Moving Defendants move to compel the case into arbitration for the same reasons previously submitted. (Dkt. No. 104 at 5.) Moving Defendants alternatively seek to dismiss the complaint for failure to state a claim as to each of Plaintiff’s causes of action.
ANALYSIS
I. Moving Defendants’ Motion to Compel As the party seeking to compel arbitration, Defendants bear the burden of proving the existence of an agreement to arbitrate. Johnson v. Walmart Inc. , 57 F.4th 677, 681 (9th Cir. 2023). When, as here, “the making of the arbitration agreement” is at issue, the summary judgment standard applies. Hansen v. LMB Mortg. Servs., Inc ., 1 F.4th 667, 670 (9th Cir. 2021) (quoting 9 U.S.C. § 4). To prevail, Defendants must show there is no genuine issue as to any material fact regarding formation of the arbitration contract. Id .

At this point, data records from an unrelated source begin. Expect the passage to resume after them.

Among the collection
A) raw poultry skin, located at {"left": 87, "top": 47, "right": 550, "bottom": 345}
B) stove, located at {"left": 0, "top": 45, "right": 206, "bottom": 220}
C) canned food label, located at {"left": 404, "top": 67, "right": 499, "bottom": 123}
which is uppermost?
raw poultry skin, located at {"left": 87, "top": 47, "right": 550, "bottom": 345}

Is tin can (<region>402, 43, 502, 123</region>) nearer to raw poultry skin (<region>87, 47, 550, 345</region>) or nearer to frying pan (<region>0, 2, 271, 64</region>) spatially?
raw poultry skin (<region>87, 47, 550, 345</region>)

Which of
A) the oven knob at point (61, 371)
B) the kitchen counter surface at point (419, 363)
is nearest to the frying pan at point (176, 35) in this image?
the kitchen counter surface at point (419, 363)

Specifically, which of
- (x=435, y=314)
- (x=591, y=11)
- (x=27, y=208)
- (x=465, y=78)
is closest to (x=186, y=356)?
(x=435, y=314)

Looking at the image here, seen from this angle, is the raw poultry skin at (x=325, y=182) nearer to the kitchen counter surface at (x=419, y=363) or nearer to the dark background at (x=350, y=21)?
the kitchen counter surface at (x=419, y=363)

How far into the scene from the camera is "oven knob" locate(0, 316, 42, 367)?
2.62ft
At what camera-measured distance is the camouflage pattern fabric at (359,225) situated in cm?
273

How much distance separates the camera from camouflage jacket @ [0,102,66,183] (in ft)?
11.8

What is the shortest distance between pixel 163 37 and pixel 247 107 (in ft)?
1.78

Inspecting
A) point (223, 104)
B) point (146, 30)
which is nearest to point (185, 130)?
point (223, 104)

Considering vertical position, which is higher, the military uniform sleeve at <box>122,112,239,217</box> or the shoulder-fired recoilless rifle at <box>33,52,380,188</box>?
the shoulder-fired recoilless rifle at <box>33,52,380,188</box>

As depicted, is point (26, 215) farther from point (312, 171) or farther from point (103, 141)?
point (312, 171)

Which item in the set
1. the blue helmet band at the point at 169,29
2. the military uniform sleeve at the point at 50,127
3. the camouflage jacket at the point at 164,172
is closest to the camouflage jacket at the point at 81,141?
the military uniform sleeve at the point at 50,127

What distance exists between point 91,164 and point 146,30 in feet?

Plaintiff’s FAC “failed to allege sufficient facts for this Court to decide the arbitrability of the claims against these Defendants.” (Dkt. No. 93 at 14.) But despite the Court’s prior ruling, Moving Defendants do not argue the SAC resolves that issue. They instead insist, “[f]or the reasons stated in [Moving Defendants’] prior filings, [Moving Defendants] respectfully contend that Plaintiff is bound by the arbitration agreements and this matter should be compelled to arbitration.” (Dkt. No. 104 at 11.) Because Moving Defendants have not shown or alleged how the SAC pleads sufficient facts for the Court to compel arbitration, the Court does not now do so. So, Moving Defendants’ motion to compel is DENIED. [3]
II. Moving Defendants’ Motion to Dismiss A complaint must contain a “short and plain statement of the claim showing that the pleader is entitled to relief.” Fed. R. Civ. P. 8(a)(2). To meet this requirement, the complaint must provide “enough facts to state a claim to relief that is plausible on its face.” Bell Atl. Corp. v. Twombly , 550 U.S. 544, 570 (2007). “A claim has facial plausibility when the plaintiff pleads factual content that allows the court to draw the reasonable inference that the defendant is liable for the misconduct alleged.” Ashcroft v. Iqbal , 556 U.S. 662, 678 (2009) (citations omitted). And while “[t]he plausibility standard is not akin to a ‘probability requirement,’ [] it asks for more than a sheer possibility that a defendant has acted unlawfully.” Id.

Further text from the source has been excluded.